By Hannah Seligson
WeNews correspondent
Monday, April 23, 2007
Some female college grads may be in for a rude awakening. Although they have enjoyed some key measures of parity with men while on campus, new data show they can expect to earn less than male counterparts immediately after graduation.

(WOMENSENEWS)--College women on the brink of graduation this spring may be in for a rude awakening.
While they have enjoyed majority status on campus and graduate with higher grade point averages than their male classmates, young women still conspicuously lag in one crucial area: income earnings immediately after graduation.
The American Association of University Women, the Washington, D.C.-based advocacy group, released a report today that finds that one year after college graduation, women make 80 percent of what their male counterparts earn. As women's age increases they fall further behind men. Ten years out of school, women earn 69 percent of what their male peers do.
"We controlled for everything that could have had an effect on earnings," Catherine Hill, director of research at the American Association of University Women, told Women's eNews. "And we still found a wage gap among a demographic that you'd expect there to be very little difference with, given, for the most part, that they don't have caregiving obligations. But surprisingly, and unfortunately, we find that women already earn less; even when they have the same major and occupation as their male counterparts."
Researchers analyzed data of a nationally representative sample of over 19,000 male and female college graduates under the age of 35 and looked at two groups to measure the wage gap over time and to assess the most recent data on college graduates.

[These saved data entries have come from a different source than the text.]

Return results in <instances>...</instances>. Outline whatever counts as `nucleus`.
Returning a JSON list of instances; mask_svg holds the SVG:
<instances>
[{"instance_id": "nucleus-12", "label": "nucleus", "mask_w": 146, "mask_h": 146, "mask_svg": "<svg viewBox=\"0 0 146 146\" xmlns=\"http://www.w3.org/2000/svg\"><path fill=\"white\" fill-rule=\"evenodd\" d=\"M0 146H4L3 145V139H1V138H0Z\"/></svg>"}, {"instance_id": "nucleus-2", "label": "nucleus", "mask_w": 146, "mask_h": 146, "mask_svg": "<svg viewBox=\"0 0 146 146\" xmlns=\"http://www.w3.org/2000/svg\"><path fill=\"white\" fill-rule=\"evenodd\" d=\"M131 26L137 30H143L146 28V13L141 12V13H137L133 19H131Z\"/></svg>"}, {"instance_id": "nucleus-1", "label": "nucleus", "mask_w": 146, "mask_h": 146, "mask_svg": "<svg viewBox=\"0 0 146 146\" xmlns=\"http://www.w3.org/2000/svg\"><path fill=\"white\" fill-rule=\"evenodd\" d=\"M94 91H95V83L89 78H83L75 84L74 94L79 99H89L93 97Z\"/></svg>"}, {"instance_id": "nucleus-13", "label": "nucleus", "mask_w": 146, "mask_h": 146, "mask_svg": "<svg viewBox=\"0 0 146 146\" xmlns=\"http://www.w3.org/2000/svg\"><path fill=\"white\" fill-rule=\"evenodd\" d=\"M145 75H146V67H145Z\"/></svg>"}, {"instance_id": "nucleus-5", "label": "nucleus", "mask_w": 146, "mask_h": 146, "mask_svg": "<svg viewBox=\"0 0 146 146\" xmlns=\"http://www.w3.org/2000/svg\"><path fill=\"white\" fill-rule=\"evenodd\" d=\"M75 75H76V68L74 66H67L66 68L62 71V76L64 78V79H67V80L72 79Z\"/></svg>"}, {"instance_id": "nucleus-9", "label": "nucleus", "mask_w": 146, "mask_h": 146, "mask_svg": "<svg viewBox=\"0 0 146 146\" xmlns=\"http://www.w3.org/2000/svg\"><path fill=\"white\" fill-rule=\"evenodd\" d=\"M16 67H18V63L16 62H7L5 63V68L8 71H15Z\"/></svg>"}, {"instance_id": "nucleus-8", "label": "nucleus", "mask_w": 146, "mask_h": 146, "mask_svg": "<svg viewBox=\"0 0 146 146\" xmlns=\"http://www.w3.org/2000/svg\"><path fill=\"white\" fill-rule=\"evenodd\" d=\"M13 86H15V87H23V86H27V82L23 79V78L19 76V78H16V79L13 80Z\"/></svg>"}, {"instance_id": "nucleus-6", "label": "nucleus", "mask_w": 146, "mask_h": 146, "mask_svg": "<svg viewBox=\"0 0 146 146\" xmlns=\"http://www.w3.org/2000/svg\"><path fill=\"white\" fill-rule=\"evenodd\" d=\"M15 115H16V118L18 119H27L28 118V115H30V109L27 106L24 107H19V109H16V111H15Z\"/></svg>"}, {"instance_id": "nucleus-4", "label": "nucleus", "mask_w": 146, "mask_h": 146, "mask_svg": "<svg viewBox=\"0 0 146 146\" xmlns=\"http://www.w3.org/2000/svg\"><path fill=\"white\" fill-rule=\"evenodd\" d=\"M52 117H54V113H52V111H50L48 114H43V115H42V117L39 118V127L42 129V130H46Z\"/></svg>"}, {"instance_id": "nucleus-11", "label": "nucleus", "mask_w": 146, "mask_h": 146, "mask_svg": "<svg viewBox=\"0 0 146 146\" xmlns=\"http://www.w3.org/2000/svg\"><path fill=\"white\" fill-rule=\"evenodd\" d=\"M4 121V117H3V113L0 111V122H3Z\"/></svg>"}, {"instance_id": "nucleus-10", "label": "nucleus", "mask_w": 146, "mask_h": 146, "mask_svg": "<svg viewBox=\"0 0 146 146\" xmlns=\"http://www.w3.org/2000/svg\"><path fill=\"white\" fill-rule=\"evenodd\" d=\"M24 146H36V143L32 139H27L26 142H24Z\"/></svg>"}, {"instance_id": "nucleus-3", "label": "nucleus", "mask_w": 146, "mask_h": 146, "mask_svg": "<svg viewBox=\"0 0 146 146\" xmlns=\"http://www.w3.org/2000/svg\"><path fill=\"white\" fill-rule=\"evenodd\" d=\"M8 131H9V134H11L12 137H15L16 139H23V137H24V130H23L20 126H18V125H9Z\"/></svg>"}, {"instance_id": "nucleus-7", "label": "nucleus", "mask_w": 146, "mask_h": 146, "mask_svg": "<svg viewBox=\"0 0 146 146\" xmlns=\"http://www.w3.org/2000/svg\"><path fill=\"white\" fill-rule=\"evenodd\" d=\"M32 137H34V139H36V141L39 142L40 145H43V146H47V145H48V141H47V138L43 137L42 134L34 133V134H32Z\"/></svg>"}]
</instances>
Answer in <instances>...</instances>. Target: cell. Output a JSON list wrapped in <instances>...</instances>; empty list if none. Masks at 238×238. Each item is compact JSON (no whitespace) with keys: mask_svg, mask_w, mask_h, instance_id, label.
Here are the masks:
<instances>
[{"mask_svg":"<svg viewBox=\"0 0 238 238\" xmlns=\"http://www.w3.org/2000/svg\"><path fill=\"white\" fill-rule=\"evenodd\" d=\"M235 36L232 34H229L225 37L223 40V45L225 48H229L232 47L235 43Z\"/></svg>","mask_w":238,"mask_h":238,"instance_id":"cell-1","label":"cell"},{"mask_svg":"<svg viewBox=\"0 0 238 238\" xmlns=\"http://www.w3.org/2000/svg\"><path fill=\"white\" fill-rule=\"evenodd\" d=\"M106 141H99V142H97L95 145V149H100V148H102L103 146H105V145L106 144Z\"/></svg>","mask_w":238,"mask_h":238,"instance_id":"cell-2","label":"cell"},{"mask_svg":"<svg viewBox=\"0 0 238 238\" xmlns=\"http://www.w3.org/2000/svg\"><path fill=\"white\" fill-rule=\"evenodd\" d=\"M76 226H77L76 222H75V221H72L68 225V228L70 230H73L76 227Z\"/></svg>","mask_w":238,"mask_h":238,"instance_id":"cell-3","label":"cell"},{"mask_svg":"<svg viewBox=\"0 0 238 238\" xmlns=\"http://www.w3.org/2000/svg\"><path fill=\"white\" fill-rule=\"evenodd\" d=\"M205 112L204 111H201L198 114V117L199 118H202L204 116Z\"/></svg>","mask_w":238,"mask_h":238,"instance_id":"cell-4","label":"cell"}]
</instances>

The first group received bachelor's degrees in 1992-1993 and was interviewed in 1994, one year after receiving their degrees, and in 2003, a decade after graduation.

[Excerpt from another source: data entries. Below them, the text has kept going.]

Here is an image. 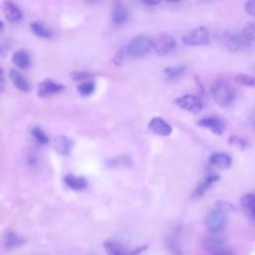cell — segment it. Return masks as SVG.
<instances>
[{
    "instance_id": "e575fe53",
    "label": "cell",
    "mask_w": 255,
    "mask_h": 255,
    "mask_svg": "<svg viewBox=\"0 0 255 255\" xmlns=\"http://www.w3.org/2000/svg\"><path fill=\"white\" fill-rule=\"evenodd\" d=\"M5 89V78H4V72L3 69L0 68V94Z\"/></svg>"
},
{
    "instance_id": "1f68e13d",
    "label": "cell",
    "mask_w": 255,
    "mask_h": 255,
    "mask_svg": "<svg viewBox=\"0 0 255 255\" xmlns=\"http://www.w3.org/2000/svg\"><path fill=\"white\" fill-rule=\"evenodd\" d=\"M215 207H216V208H219V209H221V210H223L224 212L232 211V210L234 209V206H233L231 203L226 202V201H222V200L217 201V202L215 203Z\"/></svg>"
},
{
    "instance_id": "f546056e",
    "label": "cell",
    "mask_w": 255,
    "mask_h": 255,
    "mask_svg": "<svg viewBox=\"0 0 255 255\" xmlns=\"http://www.w3.org/2000/svg\"><path fill=\"white\" fill-rule=\"evenodd\" d=\"M70 77L74 81L85 82V81L91 80L94 77V75L90 72H87V71H74L70 74Z\"/></svg>"
},
{
    "instance_id": "484cf974",
    "label": "cell",
    "mask_w": 255,
    "mask_h": 255,
    "mask_svg": "<svg viewBox=\"0 0 255 255\" xmlns=\"http://www.w3.org/2000/svg\"><path fill=\"white\" fill-rule=\"evenodd\" d=\"M77 91L78 93L83 96V97H88L91 96L94 91H95V84L92 81H85L82 82L78 87H77Z\"/></svg>"
},
{
    "instance_id": "9c48e42d",
    "label": "cell",
    "mask_w": 255,
    "mask_h": 255,
    "mask_svg": "<svg viewBox=\"0 0 255 255\" xmlns=\"http://www.w3.org/2000/svg\"><path fill=\"white\" fill-rule=\"evenodd\" d=\"M128 19V9L122 0H115L112 6V22L115 25H123Z\"/></svg>"
},
{
    "instance_id": "4dcf8cb0",
    "label": "cell",
    "mask_w": 255,
    "mask_h": 255,
    "mask_svg": "<svg viewBox=\"0 0 255 255\" xmlns=\"http://www.w3.org/2000/svg\"><path fill=\"white\" fill-rule=\"evenodd\" d=\"M167 246H168V249H169L171 254H173V255H181V249H180V247L178 245V242L176 240L171 239L170 241H168Z\"/></svg>"
},
{
    "instance_id": "52a82bcc",
    "label": "cell",
    "mask_w": 255,
    "mask_h": 255,
    "mask_svg": "<svg viewBox=\"0 0 255 255\" xmlns=\"http://www.w3.org/2000/svg\"><path fill=\"white\" fill-rule=\"evenodd\" d=\"M147 245H142L135 247L134 249H128L115 241H106L104 243V248L108 255H138L147 249Z\"/></svg>"
},
{
    "instance_id": "7a4b0ae2",
    "label": "cell",
    "mask_w": 255,
    "mask_h": 255,
    "mask_svg": "<svg viewBox=\"0 0 255 255\" xmlns=\"http://www.w3.org/2000/svg\"><path fill=\"white\" fill-rule=\"evenodd\" d=\"M211 96L214 102L223 108L231 106L236 94L233 87L223 79H217L211 86Z\"/></svg>"
},
{
    "instance_id": "d4e9b609",
    "label": "cell",
    "mask_w": 255,
    "mask_h": 255,
    "mask_svg": "<svg viewBox=\"0 0 255 255\" xmlns=\"http://www.w3.org/2000/svg\"><path fill=\"white\" fill-rule=\"evenodd\" d=\"M31 133L33 135V137L35 138V140L42 145H45L49 142V136L46 134V132L40 128V127H33V128L31 129Z\"/></svg>"
},
{
    "instance_id": "d6a6232c",
    "label": "cell",
    "mask_w": 255,
    "mask_h": 255,
    "mask_svg": "<svg viewBox=\"0 0 255 255\" xmlns=\"http://www.w3.org/2000/svg\"><path fill=\"white\" fill-rule=\"evenodd\" d=\"M245 12L250 16L255 17V0H248L245 4Z\"/></svg>"
},
{
    "instance_id": "2e32d148",
    "label": "cell",
    "mask_w": 255,
    "mask_h": 255,
    "mask_svg": "<svg viewBox=\"0 0 255 255\" xmlns=\"http://www.w3.org/2000/svg\"><path fill=\"white\" fill-rule=\"evenodd\" d=\"M209 163L218 169H228L232 164V158L225 152H215L209 157Z\"/></svg>"
},
{
    "instance_id": "5bb4252c",
    "label": "cell",
    "mask_w": 255,
    "mask_h": 255,
    "mask_svg": "<svg viewBox=\"0 0 255 255\" xmlns=\"http://www.w3.org/2000/svg\"><path fill=\"white\" fill-rule=\"evenodd\" d=\"M64 183L67 187L75 191H82L88 187V180L84 176H79L72 173L64 176Z\"/></svg>"
},
{
    "instance_id": "cb8c5ba5",
    "label": "cell",
    "mask_w": 255,
    "mask_h": 255,
    "mask_svg": "<svg viewBox=\"0 0 255 255\" xmlns=\"http://www.w3.org/2000/svg\"><path fill=\"white\" fill-rule=\"evenodd\" d=\"M30 29L39 38L49 39L52 37V32L40 22H32L30 24Z\"/></svg>"
},
{
    "instance_id": "277c9868",
    "label": "cell",
    "mask_w": 255,
    "mask_h": 255,
    "mask_svg": "<svg viewBox=\"0 0 255 255\" xmlns=\"http://www.w3.org/2000/svg\"><path fill=\"white\" fill-rule=\"evenodd\" d=\"M227 222V216H226V212H224L223 210L219 209V208H214L212 210H210L204 219V223L206 228L212 232V233H217L219 231H221L225 224Z\"/></svg>"
},
{
    "instance_id": "4316f807",
    "label": "cell",
    "mask_w": 255,
    "mask_h": 255,
    "mask_svg": "<svg viewBox=\"0 0 255 255\" xmlns=\"http://www.w3.org/2000/svg\"><path fill=\"white\" fill-rule=\"evenodd\" d=\"M235 82L242 86L255 88V76H250L246 74H237L234 77Z\"/></svg>"
},
{
    "instance_id": "e0dca14e",
    "label": "cell",
    "mask_w": 255,
    "mask_h": 255,
    "mask_svg": "<svg viewBox=\"0 0 255 255\" xmlns=\"http://www.w3.org/2000/svg\"><path fill=\"white\" fill-rule=\"evenodd\" d=\"M224 240L220 236L216 235H209L206 236L203 241H202V246L203 248L207 251L210 252L211 254L221 251L224 249Z\"/></svg>"
},
{
    "instance_id": "ffe728a7",
    "label": "cell",
    "mask_w": 255,
    "mask_h": 255,
    "mask_svg": "<svg viewBox=\"0 0 255 255\" xmlns=\"http://www.w3.org/2000/svg\"><path fill=\"white\" fill-rule=\"evenodd\" d=\"M12 62L22 70H26L31 66L30 56L24 50L16 51L12 56Z\"/></svg>"
},
{
    "instance_id": "b9f144b4",
    "label": "cell",
    "mask_w": 255,
    "mask_h": 255,
    "mask_svg": "<svg viewBox=\"0 0 255 255\" xmlns=\"http://www.w3.org/2000/svg\"><path fill=\"white\" fill-rule=\"evenodd\" d=\"M0 54H1V49H0Z\"/></svg>"
},
{
    "instance_id": "3957f363",
    "label": "cell",
    "mask_w": 255,
    "mask_h": 255,
    "mask_svg": "<svg viewBox=\"0 0 255 255\" xmlns=\"http://www.w3.org/2000/svg\"><path fill=\"white\" fill-rule=\"evenodd\" d=\"M152 49V40L145 35H137L130 40L126 52L131 57H140Z\"/></svg>"
},
{
    "instance_id": "83f0119b",
    "label": "cell",
    "mask_w": 255,
    "mask_h": 255,
    "mask_svg": "<svg viewBox=\"0 0 255 255\" xmlns=\"http://www.w3.org/2000/svg\"><path fill=\"white\" fill-rule=\"evenodd\" d=\"M228 143L230 145H232V146H235V147L241 149V150L245 149L249 145L248 141L245 138H242V137H240L238 135H231V136H229L228 137Z\"/></svg>"
},
{
    "instance_id": "44dd1931",
    "label": "cell",
    "mask_w": 255,
    "mask_h": 255,
    "mask_svg": "<svg viewBox=\"0 0 255 255\" xmlns=\"http://www.w3.org/2000/svg\"><path fill=\"white\" fill-rule=\"evenodd\" d=\"M73 142L66 135H59L55 140V148L62 155H69L72 149Z\"/></svg>"
},
{
    "instance_id": "60d3db41",
    "label": "cell",
    "mask_w": 255,
    "mask_h": 255,
    "mask_svg": "<svg viewBox=\"0 0 255 255\" xmlns=\"http://www.w3.org/2000/svg\"><path fill=\"white\" fill-rule=\"evenodd\" d=\"M87 1H89V2H94V1H97V0H87Z\"/></svg>"
},
{
    "instance_id": "8fae6325",
    "label": "cell",
    "mask_w": 255,
    "mask_h": 255,
    "mask_svg": "<svg viewBox=\"0 0 255 255\" xmlns=\"http://www.w3.org/2000/svg\"><path fill=\"white\" fill-rule=\"evenodd\" d=\"M148 128L151 132L161 136L169 135L172 131V128L170 127V125L161 118L151 119L148 123Z\"/></svg>"
},
{
    "instance_id": "f1b7e54d",
    "label": "cell",
    "mask_w": 255,
    "mask_h": 255,
    "mask_svg": "<svg viewBox=\"0 0 255 255\" xmlns=\"http://www.w3.org/2000/svg\"><path fill=\"white\" fill-rule=\"evenodd\" d=\"M186 67L184 65H180V66H173V67H167L163 70V73L168 77V78H176L178 76H180L184 71H185Z\"/></svg>"
},
{
    "instance_id": "836d02e7",
    "label": "cell",
    "mask_w": 255,
    "mask_h": 255,
    "mask_svg": "<svg viewBox=\"0 0 255 255\" xmlns=\"http://www.w3.org/2000/svg\"><path fill=\"white\" fill-rule=\"evenodd\" d=\"M124 54H125V51H123V50H121L120 52H119V54L115 57V59H114V63L116 64V65H121L122 63H123V61H124Z\"/></svg>"
},
{
    "instance_id": "30bf717a",
    "label": "cell",
    "mask_w": 255,
    "mask_h": 255,
    "mask_svg": "<svg viewBox=\"0 0 255 255\" xmlns=\"http://www.w3.org/2000/svg\"><path fill=\"white\" fill-rule=\"evenodd\" d=\"M240 203L246 218L255 225V194L247 193L243 195L240 199Z\"/></svg>"
},
{
    "instance_id": "8d00e7d4",
    "label": "cell",
    "mask_w": 255,
    "mask_h": 255,
    "mask_svg": "<svg viewBox=\"0 0 255 255\" xmlns=\"http://www.w3.org/2000/svg\"><path fill=\"white\" fill-rule=\"evenodd\" d=\"M212 255H234L233 253H231V252H229V251H226V250H221V251H218V252H215V253H213Z\"/></svg>"
},
{
    "instance_id": "7c38bea8",
    "label": "cell",
    "mask_w": 255,
    "mask_h": 255,
    "mask_svg": "<svg viewBox=\"0 0 255 255\" xmlns=\"http://www.w3.org/2000/svg\"><path fill=\"white\" fill-rule=\"evenodd\" d=\"M64 89H65V87L61 84L55 83L51 80H45L39 84L38 96L41 98L52 96V95L62 92Z\"/></svg>"
},
{
    "instance_id": "d6986e66",
    "label": "cell",
    "mask_w": 255,
    "mask_h": 255,
    "mask_svg": "<svg viewBox=\"0 0 255 255\" xmlns=\"http://www.w3.org/2000/svg\"><path fill=\"white\" fill-rule=\"evenodd\" d=\"M9 77L13 85L20 91L22 92H28L30 90V85L26 78L17 70L12 69L9 73Z\"/></svg>"
},
{
    "instance_id": "5b68a950",
    "label": "cell",
    "mask_w": 255,
    "mask_h": 255,
    "mask_svg": "<svg viewBox=\"0 0 255 255\" xmlns=\"http://www.w3.org/2000/svg\"><path fill=\"white\" fill-rule=\"evenodd\" d=\"M182 42L187 46H203L209 43V31L202 26L193 28L185 33Z\"/></svg>"
},
{
    "instance_id": "7402d4cb",
    "label": "cell",
    "mask_w": 255,
    "mask_h": 255,
    "mask_svg": "<svg viewBox=\"0 0 255 255\" xmlns=\"http://www.w3.org/2000/svg\"><path fill=\"white\" fill-rule=\"evenodd\" d=\"M107 165L111 168H120V167H130L132 165V159L129 155L124 154L119 155L107 160Z\"/></svg>"
},
{
    "instance_id": "f35d334b",
    "label": "cell",
    "mask_w": 255,
    "mask_h": 255,
    "mask_svg": "<svg viewBox=\"0 0 255 255\" xmlns=\"http://www.w3.org/2000/svg\"><path fill=\"white\" fill-rule=\"evenodd\" d=\"M3 27H4V25H3V23H2V21H0V32L2 31V29H3Z\"/></svg>"
},
{
    "instance_id": "d590c367",
    "label": "cell",
    "mask_w": 255,
    "mask_h": 255,
    "mask_svg": "<svg viewBox=\"0 0 255 255\" xmlns=\"http://www.w3.org/2000/svg\"><path fill=\"white\" fill-rule=\"evenodd\" d=\"M143 3L147 4V5H157L159 4L162 0H141Z\"/></svg>"
},
{
    "instance_id": "6da1fadb",
    "label": "cell",
    "mask_w": 255,
    "mask_h": 255,
    "mask_svg": "<svg viewBox=\"0 0 255 255\" xmlns=\"http://www.w3.org/2000/svg\"><path fill=\"white\" fill-rule=\"evenodd\" d=\"M224 42L231 51L252 46L255 43V22L246 23L238 33H226L224 35Z\"/></svg>"
},
{
    "instance_id": "9a60e30c",
    "label": "cell",
    "mask_w": 255,
    "mask_h": 255,
    "mask_svg": "<svg viewBox=\"0 0 255 255\" xmlns=\"http://www.w3.org/2000/svg\"><path fill=\"white\" fill-rule=\"evenodd\" d=\"M6 19L11 23H18L22 19V12L16 4L11 1H4L2 4Z\"/></svg>"
},
{
    "instance_id": "4fadbf2b",
    "label": "cell",
    "mask_w": 255,
    "mask_h": 255,
    "mask_svg": "<svg viewBox=\"0 0 255 255\" xmlns=\"http://www.w3.org/2000/svg\"><path fill=\"white\" fill-rule=\"evenodd\" d=\"M197 126L208 128L215 134H221L224 130L223 122L216 117H206L197 122Z\"/></svg>"
},
{
    "instance_id": "74e56055",
    "label": "cell",
    "mask_w": 255,
    "mask_h": 255,
    "mask_svg": "<svg viewBox=\"0 0 255 255\" xmlns=\"http://www.w3.org/2000/svg\"><path fill=\"white\" fill-rule=\"evenodd\" d=\"M29 163H31V164H36V163H37V156L31 155V156L29 157Z\"/></svg>"
},
{
    "instance_id": "ab89813d",
    "label": "cell",
    "mask_w": 255,
    "mask_h": 255,
    "mask_svg": "<svg viewBox=\"0 0 255 255\" xmlns=\"http://www.w3.org/2000/svg\"><path fill=\"white\" fill-rule=\"evenodd\" d=\"M166 1H168V2H173V3H176V2H179V1H181V0H166Z\"/></svg>"
},
{
    "instance_id": "ac0fdd59",
    "label": "cell",
    "mask_w": 255,
    "mask_h": 255,
    "mask_svg": "<svg viewBox=\"0 0 255 255\" xmlns=\"http://www.w3.org/2000/svg\"><path fill=\"white\" fill-rule=\"evenodd\" d=\"M220 179V176L217 174H209L207 175L195 188L193 192V197H201L206 193V191L216 182Z\"/></svg>"
},
{
    "instance_id": "603a6c76",
    "label": "cell",
    "mask_w": 255,
    "mask_h": 255,
    "mask_svg": "<svg viewBox=\"0 0 255 255\" xmlns=\"http://www.w3.org/2000/svg\"><path fill=\"white\" fill-rule=\"evenodd\" d=\"M25 243L24 239L21 238L18 234L13 232L12 230H8L4 235V245L7 249L17 248Z\"/></svg>"
},
{
    "instance_id": "8992f818",
    "label": "cell",
    "mask_w": 255,
    "mask_h": 255,
    "mask_svg": "<svg viewBox=\"0 0 255 255\" xmlns=\"http://www.w3.org/2000/svg\"><path fill=\"white\" fill-rule=\"evenodd\" d=\"M176 47L175 39L166 33L160 34L155 40L152 41V49L155 54L159 56H164L170 52H172Z\"/></svg>"
},
{
    "instance_id": "ba28073f",
    "label": "cell",
    "mask_w": 255,
    "mask_h": 255,
    "mask_svg": "<svg viewBox=\"0 0 255 255\" xmlns=\"http://www.w3.org/2000/svg\"><path fill=\"white\" fill-rule=\"evenodd\" d=\"M174 103L178 108L190 113H198L203 108L201 100L193 95H184L179 97L175 99Z\"/></svg>"
}]
</instances>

The second group earned degrees in 1999-2000 and was interviewed in 2001, one year after receiving their degrees.
The study found that those who received their degrees in 1992-1993 and those who received degrees in 1999-2000 did not have any significant difference in their earnings one year out of school, revealing that the wage gap has remained stagnant over time.
There have been multiple data collection studies to document the gender wage gap by both government agencies and research entities in recent decades; because they vary in methodology and sampling, studies report subtle differences in measuring the gap.